--- READING TEXT ---
Term and Payment for Services
1.1. Term
This
Agreement shall be for an "Initial Term" as chosen by you
in the Order Form located on this Site at the time you register
for the Services. "Initial" is defined when the user use
the service and when the user has pay its fee. This Agreement
will be automatically renewed (the "Renewal Term") at the
end of the Initial Term for the same period as the Initial
Term unless you provide @llhostes with notice of termination
thirty (30) days prior to the end of the Initial Term or
the Renewal Term. You must provide @llhostes with your notice
of termination by clicking on the "Cancel Service" button
located on the Site or as otherwise provided by this Agreement.
Upon clicking on the "Cancel Service" button, you will be
asked to provide @llhostes with sufficient customer identification
information so that @llhostes may properly identify you
and your account. Any notice of termination will be effective
following thirty (30) days after @llhostes's receipt thereof.
Once customer makes purchase they are entitled to the service.
@llhostes Network will deliver its services at the fullest
extent
1.2. Termination
Policy If you terminate your receipt of the Services prior
to the end of the Initial Term or the Renewal Term, whichever
is then applicable, (a) @llhostes will refund to you any
fees paid in advance of such termination. @llhostes.com
reserves the right to cancel a customers service at any
time. If cancellation is caused by customers violation of
these policies, then refund will be pro rated for the unused
days in a given month. Your termination request or notice
must be submitted to @llhostes in the manner described in
Section 1.1. @llhostes may terminate this Agreement at any
time and for any reason by providing to you written notice
thirty (30) days prior to the date of termination.
1.3 Default and Cure
In the event that either party hereto defaults in the performance
of any of its material duties or obligations under this
Agreement, including failure to make any payments due under
this Agreement, and such default is not cured within five
(5) days after written notice is given to the defaulting
party specifying the default, then the party not in default,
after given written notice thereof to the defaulting party,
may terminate this Agreement.
1.4. Charges
You agree to pay for all charges attributable to your use
of the Services at the then current @llhostes prices, which
shall be exclusive of any applicable taxes. You are responsible
for the payment of all federal, state, and local sales,
use, value added, excise, duty and any other taxes assessed
with respect to the Services, other than taxes based on
@llhostes's net income.
1.5. Payment
All accounts are paid first. Once payment is receive account
is activated. Each payment is due 30 days from the day paid.
Customer will be notified 10 days via email prior to the
due date. Failure to payment will cause termination of the
account. Reactivation of the account is 5.00 dollars. Money
order must arrive on time. No exceptions. All charges for
Services must be paid in advance according to the then current
prices applicable to the Services. Upon entering this Agreement,
you must choose to pay either by direct charge to a credit
or debit card, or receive an invoice and submit subsequent
payment. If you choose to pay by credit or debit card upon
registering for the Services, you thereby authorize @llhostes
to charge your credit or debit card to pay for any charges
that may apply to your account. You must notify @llhostes
of any changes to your card account (including, without
limitation, applicable account number or cancellation or
expiration of the account), your billing address, or any
information that may prohibit @llhostes from charging your
account. If you choose to be invoiced upon registration
for Services, @llhostes will invoice you for the Services
applicable to the period for which you have registered for
the Services. You agree to pay to @llhostes the amount indicated
in each invoice by the due date reflected on that invoice.

--- Page-level text extractions ---
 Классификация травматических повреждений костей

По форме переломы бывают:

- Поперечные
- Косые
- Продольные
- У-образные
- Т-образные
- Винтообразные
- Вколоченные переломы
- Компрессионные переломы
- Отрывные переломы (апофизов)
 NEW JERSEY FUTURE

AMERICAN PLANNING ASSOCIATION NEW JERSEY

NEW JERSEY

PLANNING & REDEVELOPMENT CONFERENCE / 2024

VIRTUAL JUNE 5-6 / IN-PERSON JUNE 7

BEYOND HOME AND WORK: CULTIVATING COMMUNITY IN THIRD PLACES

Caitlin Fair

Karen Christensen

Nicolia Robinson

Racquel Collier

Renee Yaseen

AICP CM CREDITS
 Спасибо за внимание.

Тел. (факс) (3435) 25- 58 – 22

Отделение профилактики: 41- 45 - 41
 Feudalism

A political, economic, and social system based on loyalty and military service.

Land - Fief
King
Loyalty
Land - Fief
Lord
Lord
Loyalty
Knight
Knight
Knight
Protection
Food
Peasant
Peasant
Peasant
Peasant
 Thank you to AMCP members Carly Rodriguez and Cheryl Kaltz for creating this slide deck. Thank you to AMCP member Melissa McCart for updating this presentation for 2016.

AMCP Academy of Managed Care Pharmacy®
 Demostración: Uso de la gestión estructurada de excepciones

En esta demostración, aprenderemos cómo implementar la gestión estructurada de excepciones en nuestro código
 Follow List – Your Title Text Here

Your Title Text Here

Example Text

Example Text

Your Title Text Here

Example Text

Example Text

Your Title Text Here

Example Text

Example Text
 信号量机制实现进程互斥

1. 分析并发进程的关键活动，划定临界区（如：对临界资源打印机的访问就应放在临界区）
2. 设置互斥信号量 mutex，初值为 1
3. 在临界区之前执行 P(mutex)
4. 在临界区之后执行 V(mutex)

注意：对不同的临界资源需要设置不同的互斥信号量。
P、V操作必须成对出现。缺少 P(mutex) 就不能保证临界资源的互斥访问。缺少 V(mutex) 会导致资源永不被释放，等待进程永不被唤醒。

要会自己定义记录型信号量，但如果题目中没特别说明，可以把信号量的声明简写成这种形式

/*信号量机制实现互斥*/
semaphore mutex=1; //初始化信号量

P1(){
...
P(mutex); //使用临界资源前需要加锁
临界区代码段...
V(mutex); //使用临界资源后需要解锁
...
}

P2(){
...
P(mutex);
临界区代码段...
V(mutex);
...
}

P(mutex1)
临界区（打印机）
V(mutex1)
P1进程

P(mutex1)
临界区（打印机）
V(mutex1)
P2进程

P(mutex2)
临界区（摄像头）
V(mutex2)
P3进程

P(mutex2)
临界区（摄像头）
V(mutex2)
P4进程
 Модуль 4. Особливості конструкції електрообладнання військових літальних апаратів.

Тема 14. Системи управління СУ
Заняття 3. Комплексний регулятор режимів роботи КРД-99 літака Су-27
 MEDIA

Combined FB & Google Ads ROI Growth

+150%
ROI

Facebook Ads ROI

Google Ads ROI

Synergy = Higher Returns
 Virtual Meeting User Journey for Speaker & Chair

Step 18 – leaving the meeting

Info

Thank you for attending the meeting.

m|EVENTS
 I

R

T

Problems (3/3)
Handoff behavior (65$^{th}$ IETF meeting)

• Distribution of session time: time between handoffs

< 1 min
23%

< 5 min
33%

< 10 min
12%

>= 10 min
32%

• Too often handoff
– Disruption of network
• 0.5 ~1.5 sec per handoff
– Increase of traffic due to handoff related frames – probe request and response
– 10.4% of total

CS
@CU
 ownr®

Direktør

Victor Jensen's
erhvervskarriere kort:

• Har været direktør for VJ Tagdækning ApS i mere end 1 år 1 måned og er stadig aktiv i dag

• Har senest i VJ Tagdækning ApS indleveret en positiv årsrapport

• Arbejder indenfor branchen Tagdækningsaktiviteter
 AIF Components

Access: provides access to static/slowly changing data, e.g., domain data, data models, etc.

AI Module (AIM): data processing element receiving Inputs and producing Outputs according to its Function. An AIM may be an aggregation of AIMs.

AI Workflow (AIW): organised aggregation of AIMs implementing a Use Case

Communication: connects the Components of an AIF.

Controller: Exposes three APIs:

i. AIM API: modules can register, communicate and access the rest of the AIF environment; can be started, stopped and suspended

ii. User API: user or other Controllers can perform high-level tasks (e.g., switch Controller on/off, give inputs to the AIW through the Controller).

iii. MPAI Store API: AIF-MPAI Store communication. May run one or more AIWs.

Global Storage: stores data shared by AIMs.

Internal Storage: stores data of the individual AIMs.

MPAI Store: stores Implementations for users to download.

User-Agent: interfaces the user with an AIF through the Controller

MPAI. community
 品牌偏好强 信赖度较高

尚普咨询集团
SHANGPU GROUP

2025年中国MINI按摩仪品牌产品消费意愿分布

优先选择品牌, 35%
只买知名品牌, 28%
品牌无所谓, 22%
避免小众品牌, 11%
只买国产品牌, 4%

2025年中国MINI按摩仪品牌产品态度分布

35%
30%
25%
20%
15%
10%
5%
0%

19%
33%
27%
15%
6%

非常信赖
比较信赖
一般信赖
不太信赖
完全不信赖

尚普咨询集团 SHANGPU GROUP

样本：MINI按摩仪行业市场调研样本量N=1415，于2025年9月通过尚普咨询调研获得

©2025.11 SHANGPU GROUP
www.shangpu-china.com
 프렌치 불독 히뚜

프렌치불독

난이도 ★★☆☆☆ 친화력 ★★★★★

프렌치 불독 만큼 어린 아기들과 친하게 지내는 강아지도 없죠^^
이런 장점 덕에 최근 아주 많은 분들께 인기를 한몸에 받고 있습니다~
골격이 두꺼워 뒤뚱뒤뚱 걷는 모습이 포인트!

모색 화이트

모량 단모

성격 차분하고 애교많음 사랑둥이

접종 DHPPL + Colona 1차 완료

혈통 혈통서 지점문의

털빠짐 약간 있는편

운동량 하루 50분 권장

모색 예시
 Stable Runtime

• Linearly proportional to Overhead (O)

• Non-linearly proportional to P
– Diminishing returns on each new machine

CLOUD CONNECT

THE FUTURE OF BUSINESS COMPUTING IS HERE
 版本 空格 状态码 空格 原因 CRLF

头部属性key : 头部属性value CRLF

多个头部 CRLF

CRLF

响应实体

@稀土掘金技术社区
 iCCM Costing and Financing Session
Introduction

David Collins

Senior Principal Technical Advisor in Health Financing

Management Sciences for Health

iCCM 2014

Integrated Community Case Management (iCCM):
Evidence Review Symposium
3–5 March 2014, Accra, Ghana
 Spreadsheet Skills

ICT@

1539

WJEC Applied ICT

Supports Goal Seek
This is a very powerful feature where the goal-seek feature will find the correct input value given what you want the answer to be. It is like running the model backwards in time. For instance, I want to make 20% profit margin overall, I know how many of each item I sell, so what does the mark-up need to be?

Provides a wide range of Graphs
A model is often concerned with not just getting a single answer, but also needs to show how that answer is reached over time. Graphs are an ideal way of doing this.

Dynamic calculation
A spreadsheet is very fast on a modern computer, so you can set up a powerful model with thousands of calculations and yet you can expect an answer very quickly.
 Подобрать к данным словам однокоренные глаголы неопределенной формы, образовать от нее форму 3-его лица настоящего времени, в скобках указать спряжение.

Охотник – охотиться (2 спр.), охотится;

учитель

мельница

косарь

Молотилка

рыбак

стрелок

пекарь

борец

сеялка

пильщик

--- PROBLEM SET ---
- 1) According to the hosting agreement, what is the cost of reactivating an account?
- 2) In the hosting agreement, rewrite the part that opens with the words containing "1.3 Default and" and closes with "terminate this Agreement.", replacing "material duties" with "essential duties".
- 3) Decide whether each statement agrees with the hosting agreement. Answer yes or no and quote the deciding words.
(a) A notice of termination takes effect thirty days after it is received.
(b) Customers are notified by email 10 days before the due date.
(c) The prices charged for the Services include applicable taxes.

--- RESPONSES IN ORDER ---
- 1) 5.00 dollars.

- 2)
1.3 Default and Cure
In the event that either party hereto defaults in the performance
of any of its essential duties or obligations under this
Agreement, including failure to make any payments due under
this Agreement, and such default is not cured within five
(5) days after written notice is given to the defaulting
party specifying the default, then the party not in default,
after given written notice thereof to the defaulting party,
may terminate this Agreement.

- 3)
(a) Yes: "Any notice of termination will be effective following thirty (30) days after @llhostes's receipt thereof."
(b) Yes: "Customer will be notified 10 days via email prior to the due date."
(c) No: "which shall be exclusive of any applicable taxes"